Aetna reverses course on ObamaCare outlook

Aetna reverses course on ObamaCare outlook
© Getty

The nation’s third-largest health insurer is casting doubt on its future in the ObamaCare marketplace, offering a stark reversal from its relatively optimistic outlook last fall.  

Aetna Inc. on Tuesday became the last of the nation’s five largest insurers to predict that it will lose money next year through the ObamaCare exchanges.


Aetna CEO Mark Bertolini told investors that the company is expected to lose more than $300 million this year. He said the company is now backing off its previous expansion plans and is undertaking a “complete reevaluation” of its participation in the ObamaCare marketplace.

The company currently sells plans in 17 state exchanges and was planning to expand to five more next year.

“We believe it is only prudent to reassess our level of participation on the public exchanges,” Bertolini told investors Tuesday.

The grim prediction from Aetna is the latest blow to the Obama administration as it looks to stabilize the three-year-old marketplace. Federal health officials had previously touted Aetna's commitment to the marketplace last November, after UnitedHealthGroup announced it planned to exit the exchanges entirely.

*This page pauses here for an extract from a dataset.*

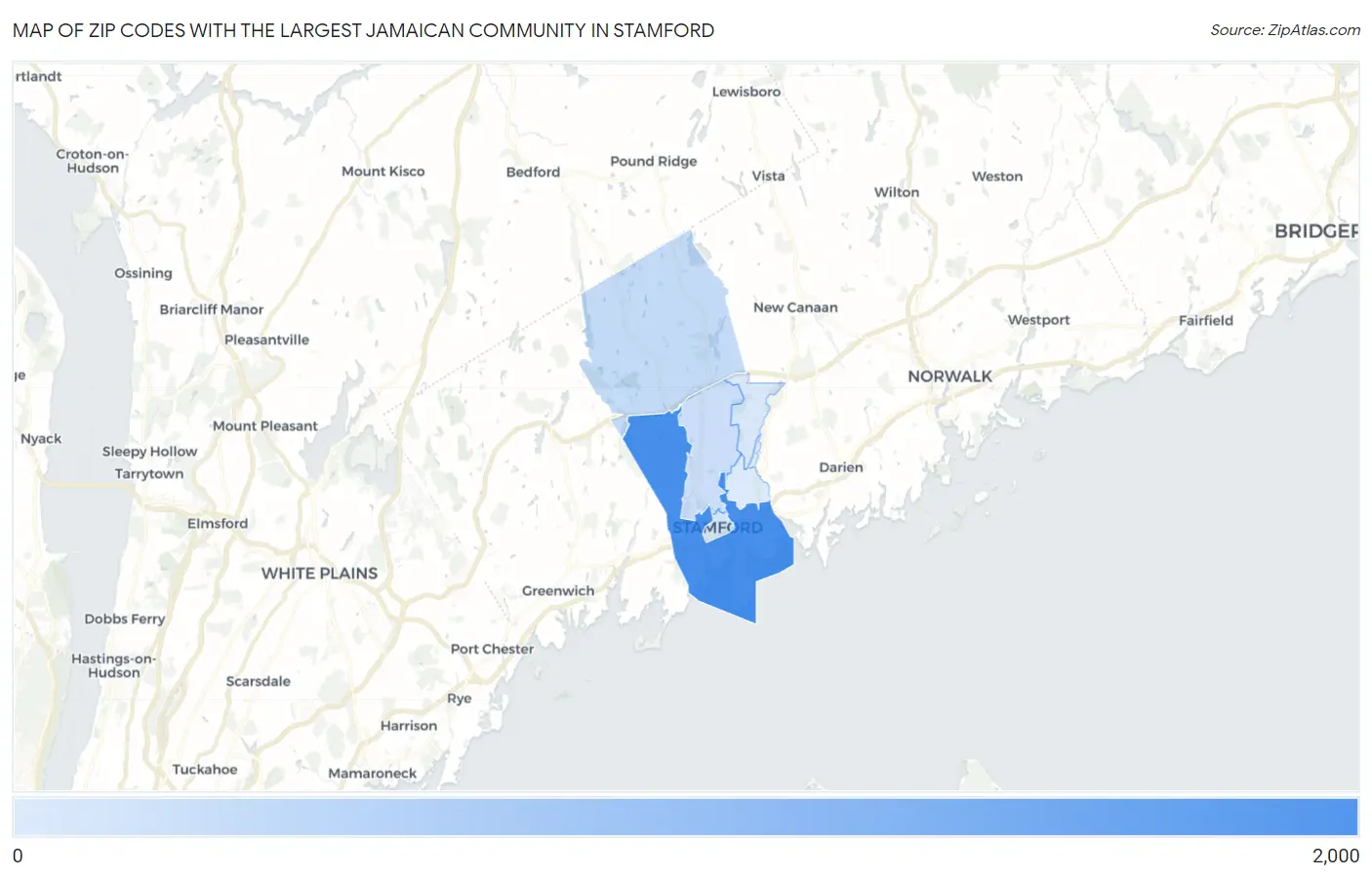 Zip Codes with the Largest Jamaican Community in Stamford Map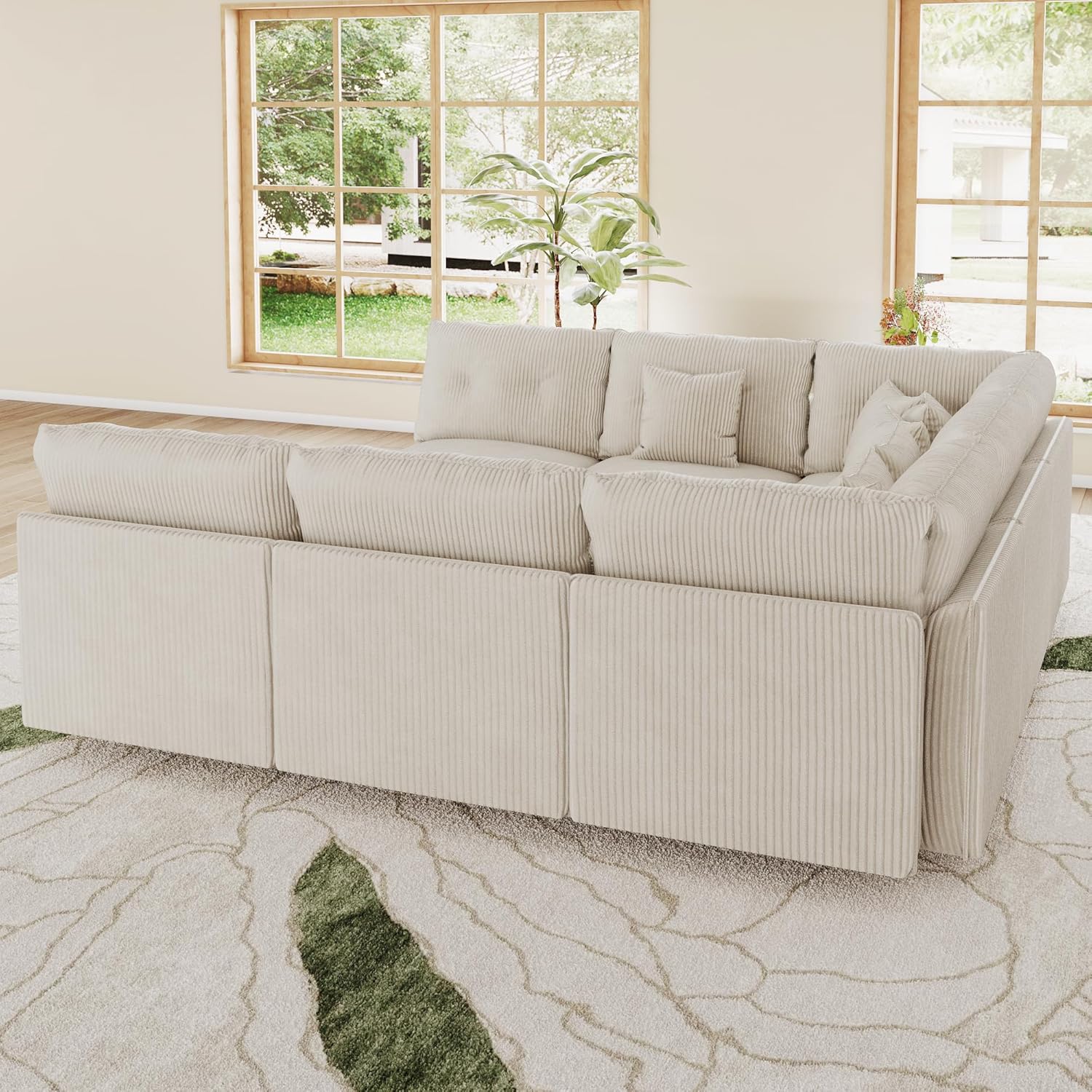 LLappuil 137" Modular Sectional Sofa with Storage, 9 Seater Corduroy U Shaped Couch with 9 Throw Pillows, Convertible Sofas for Living Room, Pet-Friendly, Scratch Resistant, Reconfigurable, Beige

Aetna reported a “poor performance” for its ObamaCare plans, as well as “disappointing” expectations for the upcoming year, despite better-than-expected profits in the most recent quarter.

It’s a major shift in tone from the insurer, which previously said it would remain in the exchanges. In October, Bertolini told investors he believed the exchanges were “a big opportunity.”

Aetna’s decision to pull back its ObamaCare expansion plans comes just one week after Anthem also announced it was reexamining its participation in the exchanges. Anthem, one of the top players in the exchanges, said it was expecting mid-single-digit losses next year, after previously predicting slight gains.

The other three top insurers — UnitedHealth, Cigna and Humana — have all also projected losses on ObamaCare in the upcoming year.